The gold standard of self worth

I like having a personal space here and I'm glad I have kept it for myself to look back on. I was just out for a jog – against my better judgment for this is the summer where we're having a lot of smoke from wildfires up in Canada – and reflecting.

I've been doing some Work in the last few years. I posted a thing here about 18 months ago, wherein my flame had gone out. My internal motivation, or more precisely my internal compass of where to go and what to do next. This was very uncomfortable to me, but I was also blessed with a knowing that this situation I found myself in would eventually start to present some solutions in the form of some wisdom.

Here's what I've come up with.

Achievement – Pavlov's whip

A theory started to emerge in my head a few years ago, and I liked it, but I didn't know how deeply and personally it actually applied. My framing was trying to understand some organizational politics I'd found myself battling while building up the data function here at my job.

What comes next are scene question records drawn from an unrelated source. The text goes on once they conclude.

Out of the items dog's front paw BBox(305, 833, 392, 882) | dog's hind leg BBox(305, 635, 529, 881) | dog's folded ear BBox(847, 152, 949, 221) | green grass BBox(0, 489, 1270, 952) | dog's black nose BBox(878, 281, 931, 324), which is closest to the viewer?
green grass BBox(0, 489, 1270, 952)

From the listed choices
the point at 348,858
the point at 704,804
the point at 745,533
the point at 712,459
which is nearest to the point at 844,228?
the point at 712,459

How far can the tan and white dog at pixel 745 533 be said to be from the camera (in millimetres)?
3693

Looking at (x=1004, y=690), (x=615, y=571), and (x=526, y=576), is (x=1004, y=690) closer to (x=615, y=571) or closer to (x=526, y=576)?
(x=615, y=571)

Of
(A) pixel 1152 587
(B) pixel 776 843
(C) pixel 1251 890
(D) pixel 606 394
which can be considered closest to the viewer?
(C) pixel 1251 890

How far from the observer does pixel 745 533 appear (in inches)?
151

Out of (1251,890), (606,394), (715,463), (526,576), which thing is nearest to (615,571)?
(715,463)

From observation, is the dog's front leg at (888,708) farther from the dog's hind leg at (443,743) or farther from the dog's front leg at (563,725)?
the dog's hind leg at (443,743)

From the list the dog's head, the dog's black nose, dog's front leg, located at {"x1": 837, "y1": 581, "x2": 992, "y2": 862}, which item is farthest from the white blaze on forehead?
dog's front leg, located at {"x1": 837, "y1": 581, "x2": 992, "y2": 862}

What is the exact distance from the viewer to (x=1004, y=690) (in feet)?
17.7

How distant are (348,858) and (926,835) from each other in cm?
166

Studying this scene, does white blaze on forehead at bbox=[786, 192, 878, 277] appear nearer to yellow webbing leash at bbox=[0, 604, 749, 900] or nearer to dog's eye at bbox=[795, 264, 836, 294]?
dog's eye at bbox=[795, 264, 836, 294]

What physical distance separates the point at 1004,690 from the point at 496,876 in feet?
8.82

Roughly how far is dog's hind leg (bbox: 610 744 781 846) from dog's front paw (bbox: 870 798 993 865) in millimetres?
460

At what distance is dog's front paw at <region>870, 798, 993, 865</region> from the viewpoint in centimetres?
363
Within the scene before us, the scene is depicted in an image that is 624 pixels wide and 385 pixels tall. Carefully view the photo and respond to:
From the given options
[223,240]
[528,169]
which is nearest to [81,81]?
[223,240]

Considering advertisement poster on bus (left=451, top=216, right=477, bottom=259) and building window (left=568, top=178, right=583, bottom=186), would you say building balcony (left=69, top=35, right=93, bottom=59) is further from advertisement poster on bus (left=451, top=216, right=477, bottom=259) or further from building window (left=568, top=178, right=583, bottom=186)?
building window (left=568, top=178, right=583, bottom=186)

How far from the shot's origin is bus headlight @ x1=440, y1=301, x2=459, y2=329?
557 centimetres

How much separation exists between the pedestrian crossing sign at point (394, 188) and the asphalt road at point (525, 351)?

I had issues with two of my coworkers in particular. One was an American coworker with whom I'd always gotten along very well. It was only after I started working in this data domain that it seemed I had to deal with some machination of his on a continual basis. I attributed his frustration to a frustration that I also had, specifically that my “career growth” here at my current employer seemed very much left up to me to move forward, if possible at all.

I began to view the desire for career growth, and specifically that which is represented by titles put on resumes, as a poisonous motivator. Simply by wanting recognition for your efforts at work, you give control over your moods, emotions, productivity, etc to others, your superiors. Much of American society is motivated by this hustle, this relentless march for achievement and climbing the ladder that seems designed around subjugation.

Indeed, so much historical violence has been wrought on people and societies by some dude's unquenchable hunger for more that I can't help but view the corporate world's constant buzz for moving up or expanding as really toxic in and of itself. On the other hand – all that's needed for evil to win is for good people to do nothing, and so onward..

In the meantime, I've started to finally internalize some of this realization about what has driven me to “achieve”, and about the toxic second-order effects it has had on me and those around me – specifically workaholism.

Plenty of other topics in between but then,

A career break

About 6 weeks ago I was officially taken off the Data beat, and put on the FinOps beat. Old me would've been really thrown for a loop, as Data was the house I built here. To be evicted, to have a career decision made for me, this was a first. It actually didn't phase me that much – maybe a day of negative emotions before the positives of the situation started to emerge.

I hadn't been in love with managing a team really ever, to be perfectly honest. I like figuring out and setting the direction of things and this was an opportunity to do so. Further – FinOps is essentially the practice of performance optimization at the company scale, with dollars as the highly visible and verifiable metrics of your efforts. Two things I love are money and performance optimization, so this works.

Also, having spent 3 years building the data house, and 4 years prior to that working on multiple facets of this same company gives me domain knowledge and a skill set that are very rare and very valuable.

The gold standard

So back to my point – I was jogging earlier today and pondering that I have done something like take myself off the Gold Standard of self-worth being defined by external validation. I have decoupled my sense of value and what drives me from being given little tokens of recognition by others. This has begun to set me free (it's a process after all).

This is not how society teaches us to do it. The point is to hustle and achieve in the eyes of others, with titles and money and houses as your status symbols and evidence of your intrinsic worth to this society. To opt out of this game doesn't feel nearly as weird as realizing that you've been unconsciously playing it all along.